Adaptive Logistic Controller (ALC): A simulation-based feedback control, integrated production-inventory algorithm for scalable design of integrated supply chains

In a traditional single product, serial line, given demand supply chain of Original Equipment Manufacturers (OEMs) each stage makes its own decision regarding how many parts to order and when to order these parts. Such decisions, although good for each individual stage adversely affect the overall performance of the complete supply chain. Since each stage of the OEM supply chain has little or no knowledge of the current inventory or the order quantity of the other stages, each stage tries to keep a safety stock in order to prevent stock-outs and to meet future demands. This gives rise to bullwhip effect, which causes demand amplification as we move up the supply chain.

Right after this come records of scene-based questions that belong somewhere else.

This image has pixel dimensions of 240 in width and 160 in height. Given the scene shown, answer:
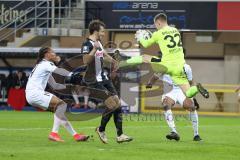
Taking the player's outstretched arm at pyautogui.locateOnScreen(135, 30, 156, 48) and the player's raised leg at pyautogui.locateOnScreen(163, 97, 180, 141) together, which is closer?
the player's outstretched arm at pyautogui.locateOnScreen(135, 30, 156, 48)

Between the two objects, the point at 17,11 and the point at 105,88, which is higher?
the point at 17,11

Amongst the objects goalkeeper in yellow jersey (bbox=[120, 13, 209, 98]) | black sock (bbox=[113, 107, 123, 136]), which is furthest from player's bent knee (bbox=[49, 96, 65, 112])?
goalkeeper in yellow jersey (bbox=[120, 13, 209, 98])

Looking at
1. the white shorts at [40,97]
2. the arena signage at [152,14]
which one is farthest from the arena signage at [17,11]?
the white shorts at [40,97]

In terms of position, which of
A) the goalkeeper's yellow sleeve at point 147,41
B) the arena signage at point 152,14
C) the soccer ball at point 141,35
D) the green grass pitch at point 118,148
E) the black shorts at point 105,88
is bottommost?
the green grass pitch at point 118,148

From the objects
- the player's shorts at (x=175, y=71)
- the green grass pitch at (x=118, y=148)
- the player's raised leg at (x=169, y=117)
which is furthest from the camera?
the player's shorts at (x=175, y=71)

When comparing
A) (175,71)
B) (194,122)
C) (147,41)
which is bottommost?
(194,122)

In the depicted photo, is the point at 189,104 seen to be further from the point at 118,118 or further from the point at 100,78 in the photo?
the point at 100,78

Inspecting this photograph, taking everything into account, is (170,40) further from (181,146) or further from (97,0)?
(97,0)

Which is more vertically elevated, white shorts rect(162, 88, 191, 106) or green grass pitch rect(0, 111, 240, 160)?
white shorts rect(162, 88, 191, 106)

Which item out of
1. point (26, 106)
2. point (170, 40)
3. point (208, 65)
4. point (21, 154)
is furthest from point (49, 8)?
point (21, 154)

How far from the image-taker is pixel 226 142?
16375 mm

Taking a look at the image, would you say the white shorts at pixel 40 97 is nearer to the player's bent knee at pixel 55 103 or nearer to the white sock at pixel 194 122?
the player's bent knee at pixel 55 103

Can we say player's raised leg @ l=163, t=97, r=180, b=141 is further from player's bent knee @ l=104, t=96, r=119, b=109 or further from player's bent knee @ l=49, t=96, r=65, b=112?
player's bent knee @ l=49, t=96, r=65, b=112

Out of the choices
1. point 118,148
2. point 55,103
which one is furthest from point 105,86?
point 118,148
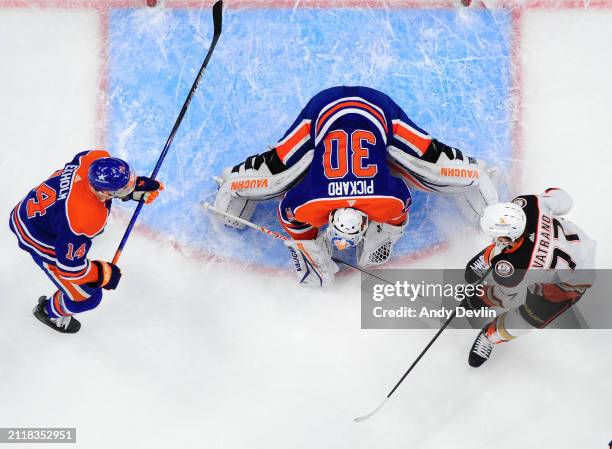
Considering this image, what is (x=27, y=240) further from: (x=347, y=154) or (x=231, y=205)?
(x=347, y=154)

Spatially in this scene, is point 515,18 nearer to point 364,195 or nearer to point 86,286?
point 364,195

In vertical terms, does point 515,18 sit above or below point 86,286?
above

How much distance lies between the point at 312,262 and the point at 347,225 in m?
0.75

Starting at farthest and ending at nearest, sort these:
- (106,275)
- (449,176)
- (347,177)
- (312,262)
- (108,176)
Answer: (312,262)
(449,176)
(106,275)
(347,177)
(108,176)

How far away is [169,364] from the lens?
4.96 meters

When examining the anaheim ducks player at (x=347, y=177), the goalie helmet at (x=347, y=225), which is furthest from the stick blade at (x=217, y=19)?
the goalie helmet at (x=347, y=225)

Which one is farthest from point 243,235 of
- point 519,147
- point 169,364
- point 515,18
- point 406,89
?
point 515,18

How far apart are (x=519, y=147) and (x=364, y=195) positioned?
5.64 feet

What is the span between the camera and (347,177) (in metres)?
4.22

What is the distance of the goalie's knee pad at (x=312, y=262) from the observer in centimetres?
481

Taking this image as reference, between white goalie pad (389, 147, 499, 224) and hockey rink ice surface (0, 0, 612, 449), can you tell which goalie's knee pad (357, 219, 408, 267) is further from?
white goalie pad (389, 147, 499, 224)

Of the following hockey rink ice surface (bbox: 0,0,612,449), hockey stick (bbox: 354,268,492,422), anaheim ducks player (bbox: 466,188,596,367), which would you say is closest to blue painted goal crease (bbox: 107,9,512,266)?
hockey rink ice surface (bbox: 0,0,612,449)

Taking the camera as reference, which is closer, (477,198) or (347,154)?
(347,154)

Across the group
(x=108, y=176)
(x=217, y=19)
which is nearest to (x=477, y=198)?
(x=217, y=19)
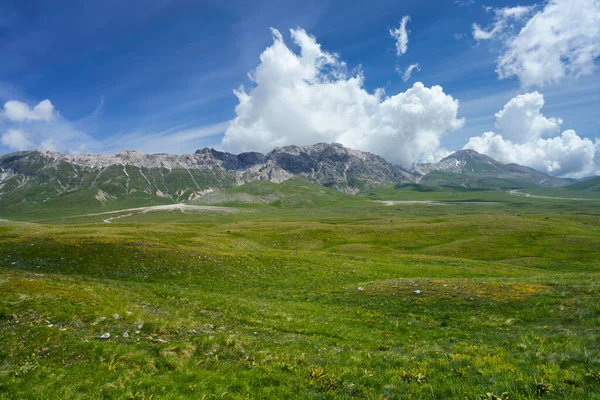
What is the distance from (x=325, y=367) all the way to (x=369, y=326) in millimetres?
9255

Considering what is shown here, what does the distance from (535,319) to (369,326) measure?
11260mm

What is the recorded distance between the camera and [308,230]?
94000 millimetres

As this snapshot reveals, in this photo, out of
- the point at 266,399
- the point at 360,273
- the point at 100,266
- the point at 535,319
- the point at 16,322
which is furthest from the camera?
the point at 360,273

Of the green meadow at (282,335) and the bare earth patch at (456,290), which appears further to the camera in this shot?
the bare earth patch at (456,290)

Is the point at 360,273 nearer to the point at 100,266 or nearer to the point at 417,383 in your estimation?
the point at 417,383

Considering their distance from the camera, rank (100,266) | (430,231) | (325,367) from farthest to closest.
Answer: (430,231) → (100,266) → (325,367)

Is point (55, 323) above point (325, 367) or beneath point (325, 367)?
above

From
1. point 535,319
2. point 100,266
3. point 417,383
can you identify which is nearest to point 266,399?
point 417,383

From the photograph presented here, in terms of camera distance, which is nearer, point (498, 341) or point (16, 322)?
point (16, 322)

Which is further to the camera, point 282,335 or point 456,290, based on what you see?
point 456,290

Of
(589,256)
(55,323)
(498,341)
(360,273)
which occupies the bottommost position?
(589,256)

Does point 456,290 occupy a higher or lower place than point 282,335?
lower

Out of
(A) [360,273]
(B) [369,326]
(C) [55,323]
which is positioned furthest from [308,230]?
(C) [55,323]

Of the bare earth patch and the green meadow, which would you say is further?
the bare earth patch
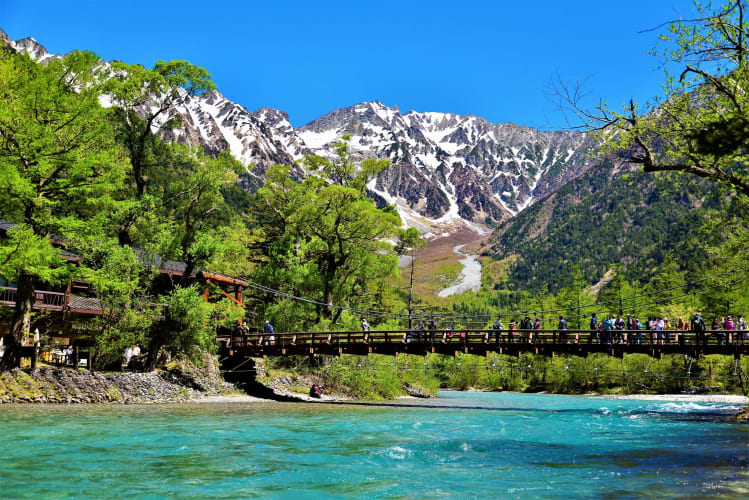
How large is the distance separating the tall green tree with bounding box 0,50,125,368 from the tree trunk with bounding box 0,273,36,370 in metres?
0.03

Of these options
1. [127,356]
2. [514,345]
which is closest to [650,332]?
[514,345]

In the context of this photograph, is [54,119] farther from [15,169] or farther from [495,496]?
[495,496]

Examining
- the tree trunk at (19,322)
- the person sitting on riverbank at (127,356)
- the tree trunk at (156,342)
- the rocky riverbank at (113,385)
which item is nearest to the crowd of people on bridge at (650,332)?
the rocky riverbank at (113,385)

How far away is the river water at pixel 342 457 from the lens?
951 centimetres

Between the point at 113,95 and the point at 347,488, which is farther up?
the point at 113,95

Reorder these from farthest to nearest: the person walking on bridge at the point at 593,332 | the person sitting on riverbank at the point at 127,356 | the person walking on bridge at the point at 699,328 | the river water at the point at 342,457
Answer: the person sitting on riverbank at the point at 127,356
the person walking on bridge at the point at 593,332
the person walking on bridge at the point at 699,328
the river water at the point at 342,457

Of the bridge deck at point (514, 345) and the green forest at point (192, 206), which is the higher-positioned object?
the green forest at point (192, 206)

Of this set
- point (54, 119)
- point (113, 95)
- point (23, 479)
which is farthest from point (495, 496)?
point (113, 95)

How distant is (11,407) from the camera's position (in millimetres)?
19859

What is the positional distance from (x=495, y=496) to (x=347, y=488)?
2475 millimetres

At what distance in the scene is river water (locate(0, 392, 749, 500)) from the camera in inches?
374

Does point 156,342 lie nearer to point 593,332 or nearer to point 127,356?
point 127,356

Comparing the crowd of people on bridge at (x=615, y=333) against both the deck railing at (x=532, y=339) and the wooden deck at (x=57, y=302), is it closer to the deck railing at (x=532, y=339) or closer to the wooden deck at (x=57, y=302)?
the deck railing at (x=532, y=339)

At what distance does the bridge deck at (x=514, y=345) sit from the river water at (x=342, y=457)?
5318 millimetres
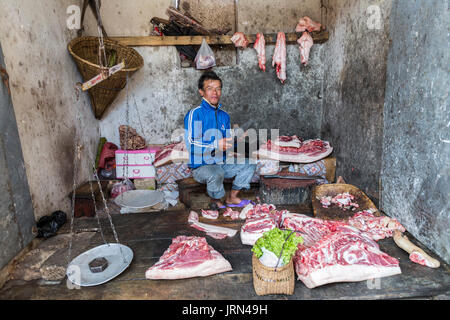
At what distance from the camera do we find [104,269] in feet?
7.97

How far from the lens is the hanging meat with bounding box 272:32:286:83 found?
5.14m

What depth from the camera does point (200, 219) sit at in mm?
3598

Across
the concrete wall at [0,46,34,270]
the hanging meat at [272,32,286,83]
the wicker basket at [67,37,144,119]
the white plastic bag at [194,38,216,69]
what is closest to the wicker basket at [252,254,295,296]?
the concrete wall at [0,46,34,270]

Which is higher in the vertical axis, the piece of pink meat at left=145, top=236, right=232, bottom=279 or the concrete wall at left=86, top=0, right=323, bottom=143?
the concrete wall at left=86, top=0, right=323, bottom=143

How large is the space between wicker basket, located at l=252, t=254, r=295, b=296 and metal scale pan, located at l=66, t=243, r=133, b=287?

This research describes a simulation based feedback control algorithm called Adaptive Logistics Controller (ALC) which simultaneously decides the order quantities for each stage of the OEM supply chain in order to minimize the total WIP in the entire supply chain for a given demand. In this approach, simulation is used to provide the feedback to the ALC controller leading to an iterative numerical computational approach. Computational experiments comparing AWIP with the traditional centralized (Q,r) policy model show that the order quantities calculated by ALC are much superior in terms of total overall WIP and hence result in lesser total costs for the entire supply chain.